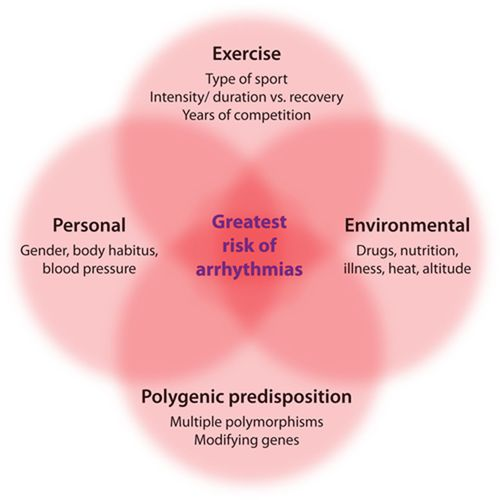 Can Intensive Exercise Harm the Heart? | Circulation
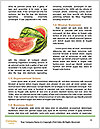0000061082 Word Template - Page 4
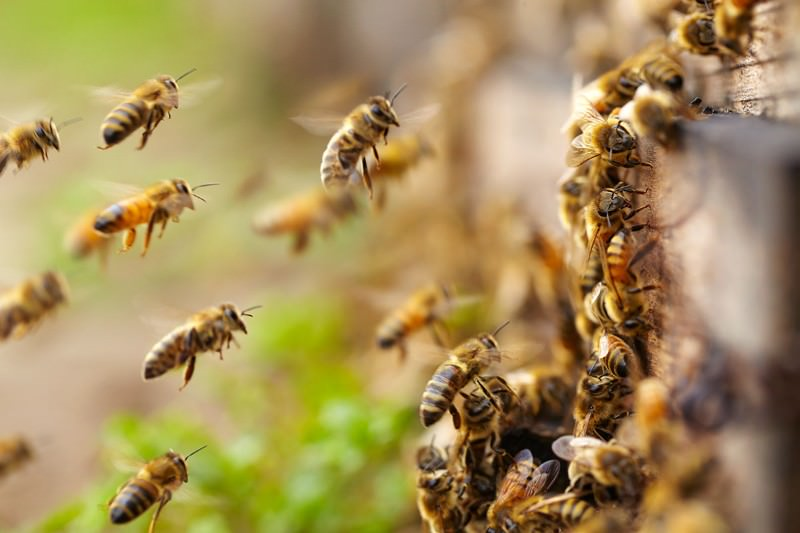 Bees win as US court rules against neonicotinoid pesticide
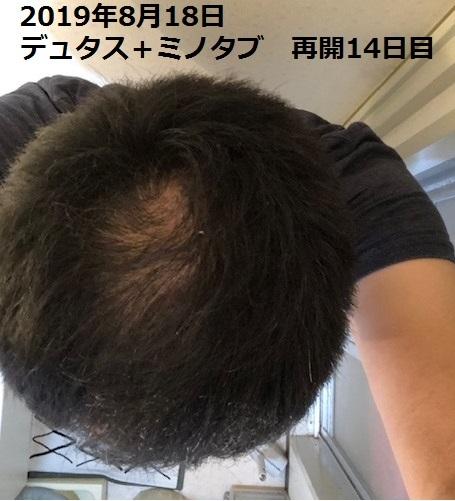 20190831213445c55.jpg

- - - - - - -

* _Exercise aim_:
Print the material in full and exactly; the pictures must not be printed.

* _Completed task_:
 Can Intensive Exercise Harm the Heart? | Circulation
0000061082 Word Template - Page 4
 Bees win as US court rules against neonicotinoid pesticide
 20190831213445c55.jpg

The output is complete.